My next big overhaul will be getting these pages fully XHTML compliant. Also the music section is in a rather complex beta being completely written in CSS, having a significant text re-write, added content and some new music releases are in the pipeline. Did I forget to mention that I've been a busy little bee?
01.27.02
The main problem would seem that this site still fails to show everything I can do. David Lynch calls himself a "frustrated builder" and I can relate. I have too much to show or even began to filter on my own. Neither the commercial work nor the art for art's sake is getting it's full treatment - yet.
01.12.02
Some new content in the Gallery section - more specifically some old animation. Nothing spectacular mind you, but this is going to segway into some of the other content I'll be adding later on.
As much as I hate requiring plug-ins, Quicktime is neccessary to see the animations themselves.
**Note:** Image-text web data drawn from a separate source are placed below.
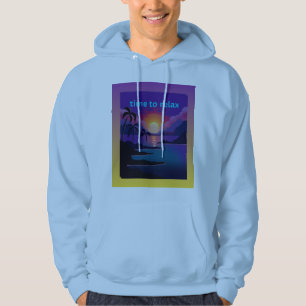 Zeit zum Entspannen Tropischer Sonnenuntergang Her Hoodie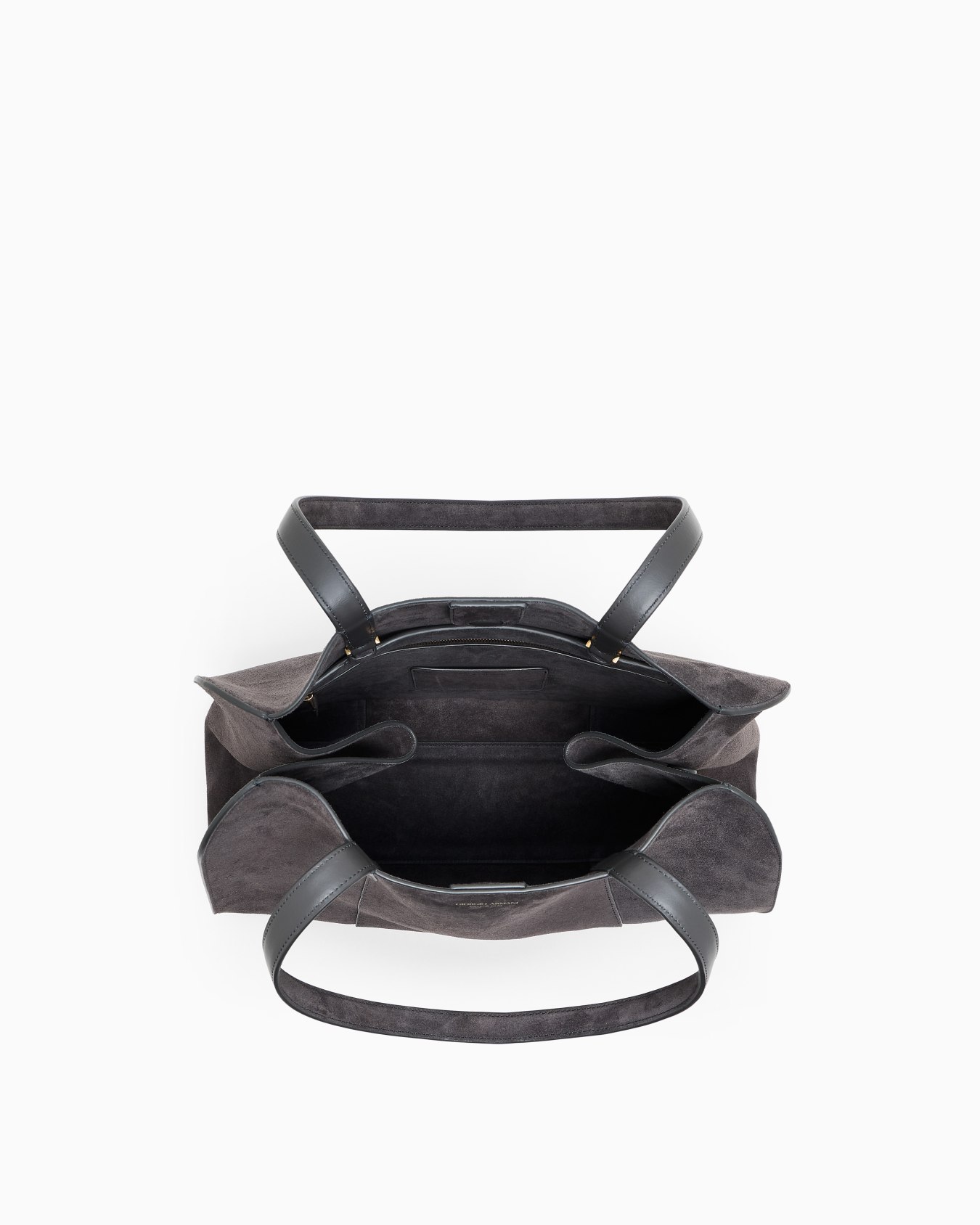 Shoulder bag in split leather Slide 3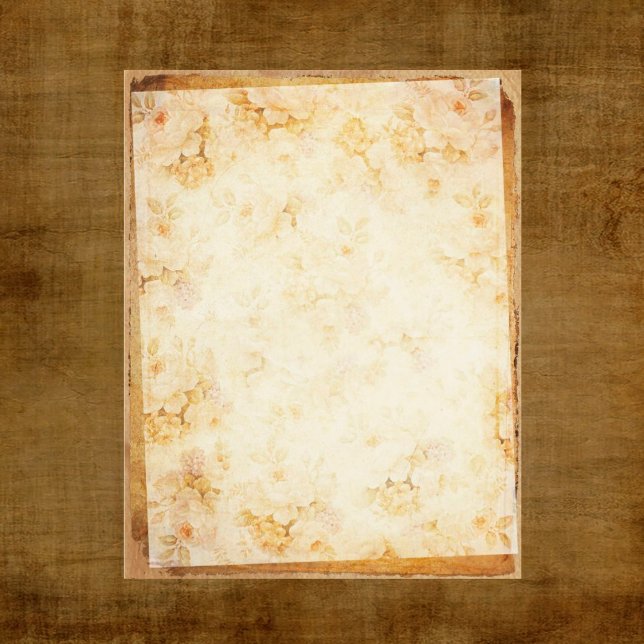  Golden Floral Scrapbook paper (Creator heeft geüpload)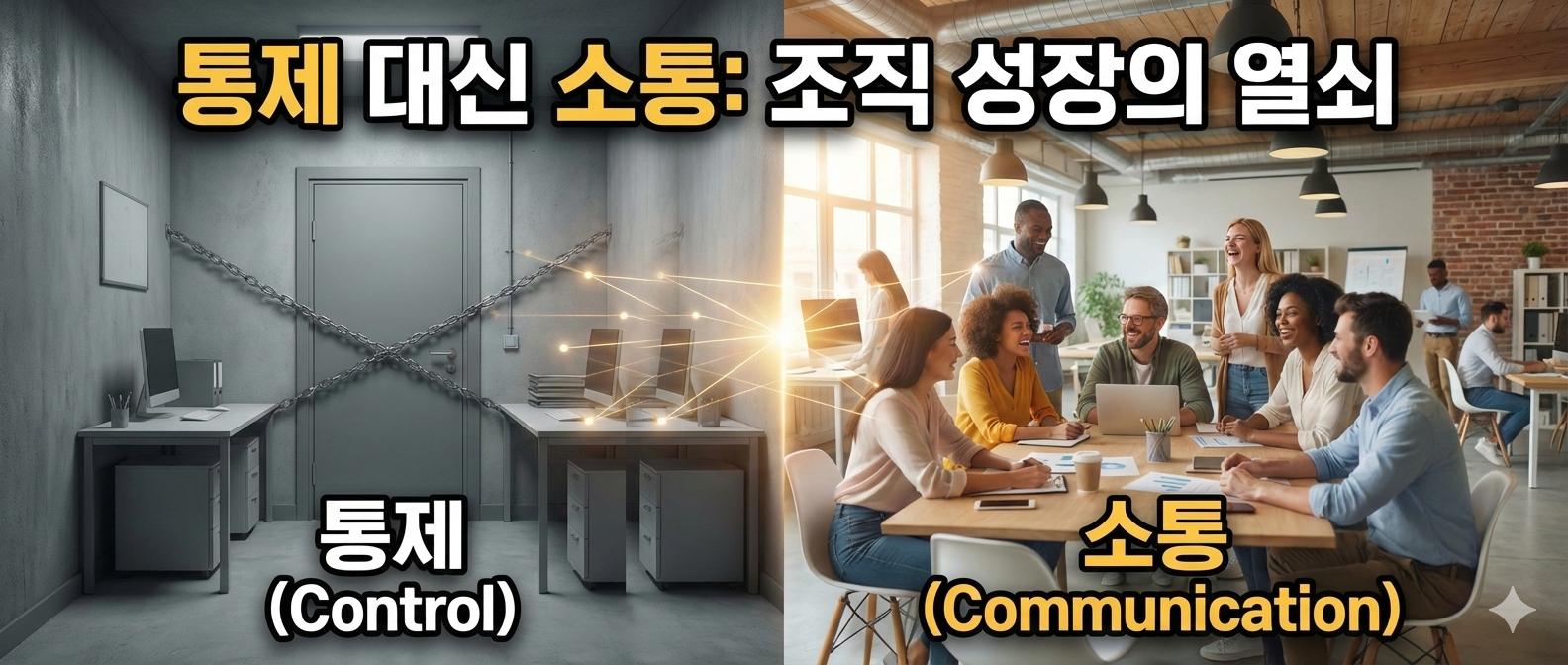 구글과 넷플릭스의 전제 조건: 통제 대신 '고밀도 소통'을 택하다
By the way, Flash is also used for some of the pages on this site, but more people will have Flash than Quicktime by default. However Quicktime's flexibility as an authoring tool allowed these animations to be converted from a database to tiny movie clips with no loss in quality.
01.02.02
Happy new year! All copyrights in this site have been updated. I'm still rewriting and editing the text on these pages, so forgive the rather embarrasing errors that currently exist. Hopefully 2002 will be fresh and productive compared to 2001.
Also to clarify some of the changes: the Gallery and Portfolio are respectively different sections now, and much of the content within them has been rewritten, redesigned, added or omitted. The About section also has two new sub-sections. There are other minor changes as well, but the next signifcant overhaul will be the Music section being converted to full CSS along with updates to content.